Both HP and JetBlue say that despite the importance of social media channels, they have not moved away from making their Web sites core to online strategy. "Over the past year and a half, we are focusing on the digital ecosystem," said Homan, "but our corporate site, HP.com, serves a wide range from corporate to consumer to enterprise and life cycle. We complement with internal communities as well as mobile and external presences like social media, and use those as complementary elements. So we have an ecosystem in which HP.com is still really key."

Said St. George: "Our Web site is fundamentally our cash register." In coming months, however, the company will be doing more in social media, he said, because other networks let the carrier create brand-engagement content "without jeopardizing our conversion rate. So we see our Web site as paramount, but would love opportunities to have a lot of engagement in key communities."

He said that one problem JetBlue faces is that tracking tools aren't up to speed on community sites. "We need to track because we take every dollar we spend online and turn it into cost of booking." As long as that can be tracked and proven to increase booking, he said, the company will pump money into social.

St. George said that sites like LinkedIn are a good bet for JetBlue because the airline doesn't have the budget of the larger carriers, and has a major challenge getting to the end user for business travel.
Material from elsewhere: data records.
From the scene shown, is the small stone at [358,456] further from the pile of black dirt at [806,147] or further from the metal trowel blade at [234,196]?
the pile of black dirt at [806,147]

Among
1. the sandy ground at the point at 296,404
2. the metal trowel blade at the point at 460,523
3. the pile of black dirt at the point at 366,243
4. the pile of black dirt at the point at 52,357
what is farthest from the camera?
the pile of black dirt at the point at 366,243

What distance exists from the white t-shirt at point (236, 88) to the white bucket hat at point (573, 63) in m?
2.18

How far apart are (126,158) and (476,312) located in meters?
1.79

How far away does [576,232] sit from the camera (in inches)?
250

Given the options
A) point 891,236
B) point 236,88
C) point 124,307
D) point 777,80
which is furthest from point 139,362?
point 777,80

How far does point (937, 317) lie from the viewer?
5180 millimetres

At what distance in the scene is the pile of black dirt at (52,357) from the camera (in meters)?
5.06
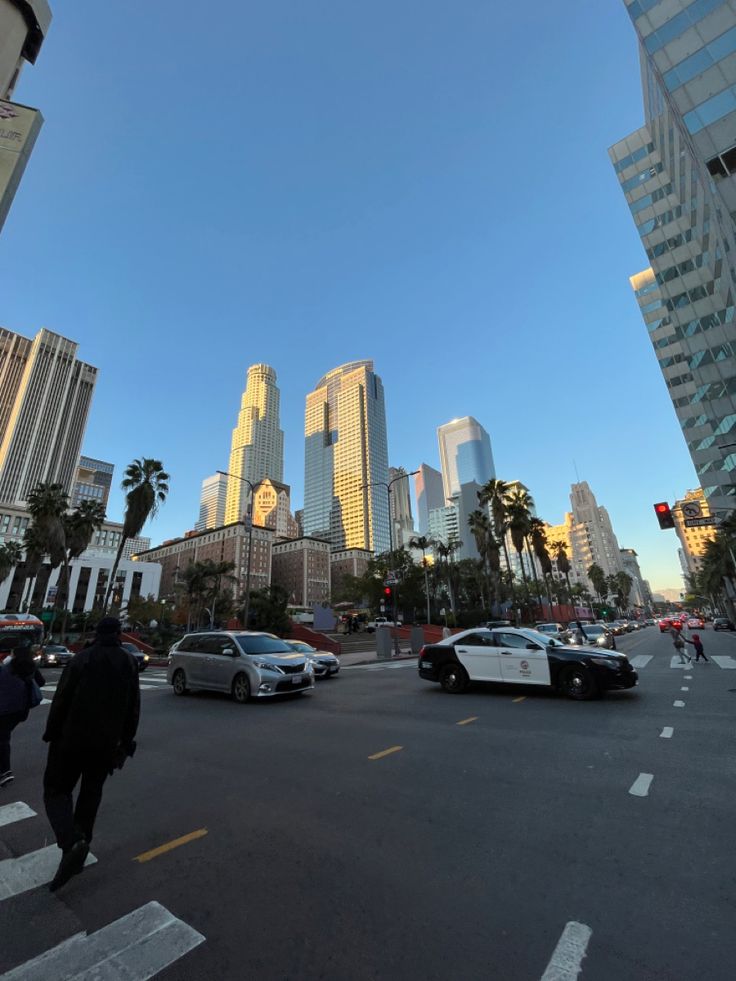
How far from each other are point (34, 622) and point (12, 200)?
2598 cm

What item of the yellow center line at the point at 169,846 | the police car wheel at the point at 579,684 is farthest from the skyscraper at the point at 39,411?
the yellow center line at the point at 169,846

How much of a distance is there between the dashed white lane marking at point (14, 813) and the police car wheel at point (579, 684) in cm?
1005

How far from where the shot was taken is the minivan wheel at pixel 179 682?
1273cm

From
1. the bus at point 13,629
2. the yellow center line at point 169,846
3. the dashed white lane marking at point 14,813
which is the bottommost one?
the yellow center line at point 169,846

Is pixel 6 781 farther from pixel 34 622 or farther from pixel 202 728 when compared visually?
pixel 34 622

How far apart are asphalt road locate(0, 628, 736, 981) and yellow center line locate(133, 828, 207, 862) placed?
3 centimetres

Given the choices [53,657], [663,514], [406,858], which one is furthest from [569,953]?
[53,657]

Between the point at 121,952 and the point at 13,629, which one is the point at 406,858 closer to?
the point at 121,952

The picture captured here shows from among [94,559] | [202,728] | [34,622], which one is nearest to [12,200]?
[34,622]

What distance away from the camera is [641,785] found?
5.04 meters

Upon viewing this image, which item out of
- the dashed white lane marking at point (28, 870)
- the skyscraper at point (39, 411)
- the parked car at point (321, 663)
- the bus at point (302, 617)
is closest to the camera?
the dashed white lane marking at point (28, 870)

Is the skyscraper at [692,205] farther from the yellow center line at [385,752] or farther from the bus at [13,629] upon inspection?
the bus at [13,629]

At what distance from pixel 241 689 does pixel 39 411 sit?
520ft

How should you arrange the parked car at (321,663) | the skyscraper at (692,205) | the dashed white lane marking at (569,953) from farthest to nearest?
the skyscraper at (692,205) < the parked car at (321,663) < the dashed white lane marking at (569,953)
"As we build our efforts in terms of business orientation, the ability to get to our audience is critical," he said, adding that for many companies, traditional routes to marketing are hard because travel managers do the booking. So sites like LinkedIn offer another route -- one that St. George thinks will work because of the airline's satisfaction scores. "It's a giant-killer app for us, because of passionate customers talking to friends."